So many scenes of the woman among men at a time when that was considered plainly iditotic by the great male thinkers of the day. She did not back down. That of course was a double edged sword, but the great are not readily swayed by the swagger of fearful and politically motivated tongues nor by acts of violence, as the bombing of the Brighton Hotel in 1984. While she and her husband escaped injury, five people died including members of Parliament. Her view, was to do what is right, not what is necessarily popular. How did she know what was right? Well, while certainly human beings are imperfect in their implementation, she was guided by natural law, moral law, common law.
She could fail to listen, it is said. Tell me, which of our current leaders are in the habit of listening, and as she noted, she was the one who ultimately made the decisions and on her, not on her opponents or even supporters, was the weight of the result of the decision.
One of the conceits of the film which I personally loved, although it has been done in many a film, were the hallucinatory appearances of Thatcher's husband, Dennis, played with such a charm that eccentric and daffy as he is drawn, I would be pleased to call him husband. From the time he meets her as a young up and coming businessman, and accepting her honest warning that she will not be the typical housewife and will be involved in statecraft, he is her buffer, even when she is not aware of it, and most of all, when she is not appreciative of it.
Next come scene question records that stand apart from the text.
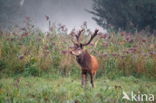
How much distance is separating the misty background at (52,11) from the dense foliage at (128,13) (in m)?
12.3

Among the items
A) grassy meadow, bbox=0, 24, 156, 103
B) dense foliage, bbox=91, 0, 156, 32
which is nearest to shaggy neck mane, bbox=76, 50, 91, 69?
grassy meadow, bbox=0, 24, 156, 103

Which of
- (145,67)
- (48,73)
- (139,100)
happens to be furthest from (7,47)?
(139,100)

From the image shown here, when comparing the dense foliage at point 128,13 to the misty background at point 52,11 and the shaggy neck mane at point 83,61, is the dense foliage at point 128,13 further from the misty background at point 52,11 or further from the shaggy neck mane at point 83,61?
the shaggy neck mane at point 83,61

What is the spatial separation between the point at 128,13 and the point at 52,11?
109 ft

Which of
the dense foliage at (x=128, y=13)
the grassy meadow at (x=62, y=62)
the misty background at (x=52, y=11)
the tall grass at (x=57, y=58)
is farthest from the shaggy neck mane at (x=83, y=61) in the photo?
the misty background at (x=52, y=11)

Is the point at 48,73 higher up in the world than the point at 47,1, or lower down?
lower down

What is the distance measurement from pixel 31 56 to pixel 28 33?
1496 millimetres

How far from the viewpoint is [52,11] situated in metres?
54.1

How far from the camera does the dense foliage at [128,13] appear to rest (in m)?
21.0

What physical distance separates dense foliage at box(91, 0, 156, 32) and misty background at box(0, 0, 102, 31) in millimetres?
12346

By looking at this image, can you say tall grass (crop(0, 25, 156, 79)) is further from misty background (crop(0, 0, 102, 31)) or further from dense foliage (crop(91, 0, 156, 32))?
misty background (crop(0, 0, 102, 31))

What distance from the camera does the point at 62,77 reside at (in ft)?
27.6

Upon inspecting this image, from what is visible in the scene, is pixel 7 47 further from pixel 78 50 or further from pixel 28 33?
pixel 78 50

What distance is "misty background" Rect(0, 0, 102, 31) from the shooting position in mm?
35000
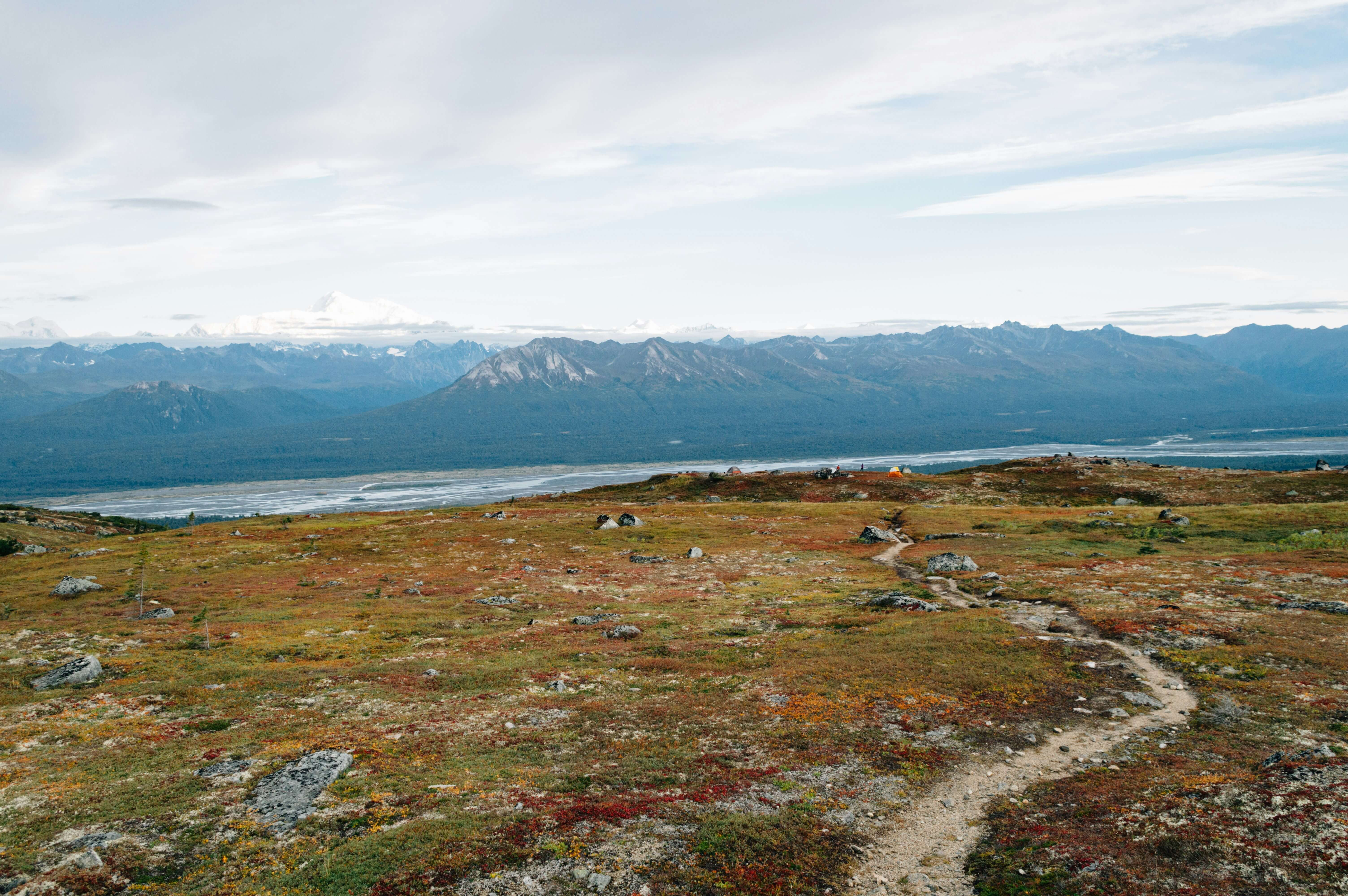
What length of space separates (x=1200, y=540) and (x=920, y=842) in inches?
2690

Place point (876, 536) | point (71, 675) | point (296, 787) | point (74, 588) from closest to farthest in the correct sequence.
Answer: point (296, 787)
point (71, 675)
point (74, 588)
point (876, 536)

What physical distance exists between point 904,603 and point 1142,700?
19.8 meters

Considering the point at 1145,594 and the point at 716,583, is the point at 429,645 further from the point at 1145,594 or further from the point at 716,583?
the point at 1145,594

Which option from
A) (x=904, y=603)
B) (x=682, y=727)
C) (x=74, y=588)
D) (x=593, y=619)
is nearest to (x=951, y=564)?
(x=904, y=603)

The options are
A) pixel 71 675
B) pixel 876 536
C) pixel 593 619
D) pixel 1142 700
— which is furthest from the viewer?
pixel 876 536

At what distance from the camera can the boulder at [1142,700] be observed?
29.2 m

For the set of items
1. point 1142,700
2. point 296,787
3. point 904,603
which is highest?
point 296,787

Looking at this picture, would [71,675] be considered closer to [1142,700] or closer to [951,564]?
[1142,700]

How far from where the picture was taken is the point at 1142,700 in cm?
2977

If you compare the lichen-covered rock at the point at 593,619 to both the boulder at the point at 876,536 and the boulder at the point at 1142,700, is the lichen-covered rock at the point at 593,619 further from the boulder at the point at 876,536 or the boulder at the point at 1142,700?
the boulder at the point at 876,536

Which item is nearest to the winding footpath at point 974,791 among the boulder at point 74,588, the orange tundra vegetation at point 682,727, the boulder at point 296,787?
the orange tundra vegetation at point 682,727

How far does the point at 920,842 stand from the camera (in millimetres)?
19891

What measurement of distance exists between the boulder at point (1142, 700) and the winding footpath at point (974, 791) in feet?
0.66

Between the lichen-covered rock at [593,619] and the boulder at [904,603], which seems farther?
the boulder at [904,603]
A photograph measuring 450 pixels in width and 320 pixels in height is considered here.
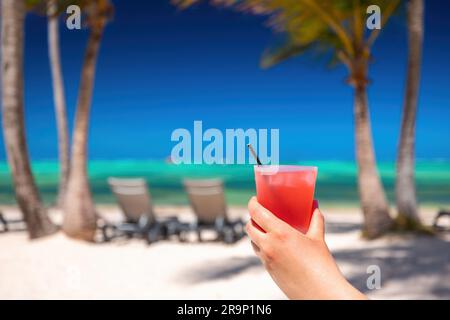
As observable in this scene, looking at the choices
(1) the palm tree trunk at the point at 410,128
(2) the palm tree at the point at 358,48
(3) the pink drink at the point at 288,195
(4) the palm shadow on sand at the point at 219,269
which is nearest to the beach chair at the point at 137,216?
(4) the palm shadow on sand at the point at 219,269

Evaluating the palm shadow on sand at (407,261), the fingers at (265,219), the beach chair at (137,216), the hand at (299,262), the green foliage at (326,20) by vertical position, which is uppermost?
the green foliage at (326,20)

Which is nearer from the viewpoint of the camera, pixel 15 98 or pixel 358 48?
pixel 15 98

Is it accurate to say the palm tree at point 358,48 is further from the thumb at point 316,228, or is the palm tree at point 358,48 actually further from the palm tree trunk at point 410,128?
the thumb at point 316,228

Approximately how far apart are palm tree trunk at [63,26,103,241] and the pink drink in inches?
250

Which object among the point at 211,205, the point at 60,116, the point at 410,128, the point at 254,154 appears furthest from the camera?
the point at 60,116

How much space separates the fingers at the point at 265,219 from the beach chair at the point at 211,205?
635 cm

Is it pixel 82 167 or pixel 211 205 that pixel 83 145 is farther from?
pixel 211 205

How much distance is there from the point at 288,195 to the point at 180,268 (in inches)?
195

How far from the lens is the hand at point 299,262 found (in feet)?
3.22

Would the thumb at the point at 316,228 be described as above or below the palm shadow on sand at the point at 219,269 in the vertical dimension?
above

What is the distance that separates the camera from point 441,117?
42.8 m

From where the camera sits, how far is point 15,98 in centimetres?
686

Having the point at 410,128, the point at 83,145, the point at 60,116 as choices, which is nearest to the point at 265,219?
the point at 83,145

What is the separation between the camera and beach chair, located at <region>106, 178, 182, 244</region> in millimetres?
7629
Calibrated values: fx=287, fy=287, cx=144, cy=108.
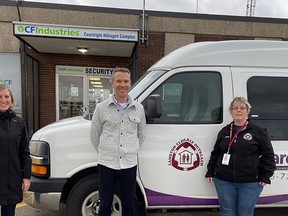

She paid a price for her choices. She had a son, Mark, who, at least according to the movie wanted little to do with her in her late age, no doubt a response to her lack of availability to him in his developing years. Her daughter is closer, but mother is, again according to the film, not hugely affectionate or grateful for that presence, since it is the absent boy she clearly prefers.
The moniker, "Iron Lady" was given to Thatcher by the Russians. Politically, philosophically, she was that indeed. But even the most astute, most forceful, most prominent individual fades into the past. But right now, she is brought, hat, purse, double string of pearls, and an unconvential mind and soul, back into our consciousness and the market place of ideas.